▶ Provided text
# # #

ISL Colloquium

← List all talks ...

Breaking the Sample Size Barrier in Reinforcement Learning

Yuxin Chen – Associate Professor, University of Pennsylvania

Thu, 6-Apr-2023 / 4:00pm / Packard 202

Abstract

Emerging reinforcement learning (RL) applications necessitate the design of sample-efficient solutions in order to accommodate the explosive growth of problem dimensionality. Despite the empirical success, however, our understanding about the statistical limits of RL remains highly incomplete. In this talk, I will present some recent progress towards settling the sample complexity in three RL scenarios. The first one is concerned with offline RL, which learns using pre-collected data and needs to accommodate distribution shifts and limited data coverage. We prove that model-based offline RL (a.k.a. the plug-in approach) achieves minimal-optimal sample complexity without any burn-in cost. This preliminary success in offline RL further motivates optimal algorithm design in online RL with reward-agnostic exploration, a scenario where the learner is unaware of the reward functions during the exploration stage. The third scenario is multi-agent RL in zero-sum Markov games, assuming access to a simulator. We demonstrate how to overcome the curse of multi-agents and the long-horizon barrier all at once. Our results emphasize the prolific interplay between high-dimensional statistics, online learning, and game theory. (See https://arxiv.org/abs/2204.05275, https://yuxinchen2020.github.io/publications/Reward-free-exploration.pdf, and https://arxiv.org/abs/2208.10458 for more details).

# # #

▶ Exercise brief
Copy out the colloquium talk announcement above in full, word for word.

# # #

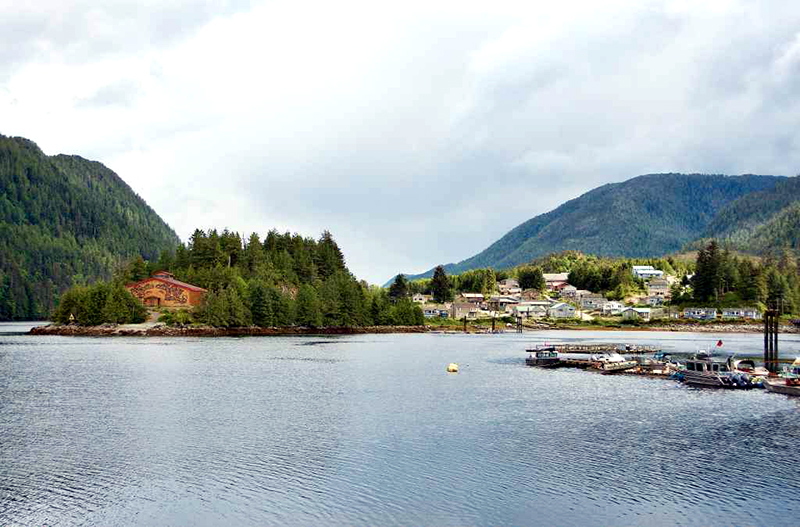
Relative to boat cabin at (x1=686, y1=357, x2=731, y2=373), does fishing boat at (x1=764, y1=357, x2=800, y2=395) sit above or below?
below

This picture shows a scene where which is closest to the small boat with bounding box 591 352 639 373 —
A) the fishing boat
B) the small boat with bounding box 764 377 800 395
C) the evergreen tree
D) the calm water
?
the calm water

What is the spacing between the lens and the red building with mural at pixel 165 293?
186 meters

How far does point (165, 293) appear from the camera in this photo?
614 ft

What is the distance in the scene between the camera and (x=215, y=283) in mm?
193125

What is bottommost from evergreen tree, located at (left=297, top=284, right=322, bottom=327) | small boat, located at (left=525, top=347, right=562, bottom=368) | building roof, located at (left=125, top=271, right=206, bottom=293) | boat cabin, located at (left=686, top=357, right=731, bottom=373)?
small boat, located at (left=525, top=347, right=562, bottom=368)

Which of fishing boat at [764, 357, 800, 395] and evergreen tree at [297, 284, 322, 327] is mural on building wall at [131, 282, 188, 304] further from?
fishing boat at [764, 357, 800, 395]

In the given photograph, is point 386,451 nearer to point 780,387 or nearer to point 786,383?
point 780,387

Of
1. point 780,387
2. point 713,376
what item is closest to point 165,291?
point 713,376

# # #

▶ Task output
ISL Colloquium

← List all talks ...

Breaking the Sample Size Barrier in Reinforcement Learning

Yuxin Chen – Associate Professor, University of Pennsylvania

Thu, 6-Apr-2023 / 4:00pm / Packard 202

Abstract

Emerging reinforcement learning (RL) applications necessitate the design of sample-efficient solutions in order to accommodate the explosive growth of problem dimensionality. Despite the empirical success, however, our understanding about the statistical limits of RL remains highly incomplete. In this talk, I will present some recent progress towards settling the sample complexity in three RL scenarios. The first one is concerned with offline RL, which learns using pre-collected data and needs to accommodate distribution shifts and limited data coverage. We prove that model-based offline RL (a.k.a. the plug-in approach) achieves minimal-optimal sample complexity without any burn-in cost. This preliminary success in offline RL further motivates optimal algorithm design in online RL with reward-agnostic exploration, a scenario where the learner is unaware of the reward functions during the exploration stage. The third scenario is multi-agent RL in zero-sum Markov games, assuming access to a simulator. We demonstrate how to overcome the curse of multi-agents and the long-horizon barrier all at once. Our results emphasize the prolific interplay between high-dimensional statistics, online learning, and game theory. (See https://arxiv.org/abs/2204.05275, https://yuxinchen2020.github.io/publications/Reward-free-exploration.pdf, and https://arxiv.org/abs/2208.10458 for more details).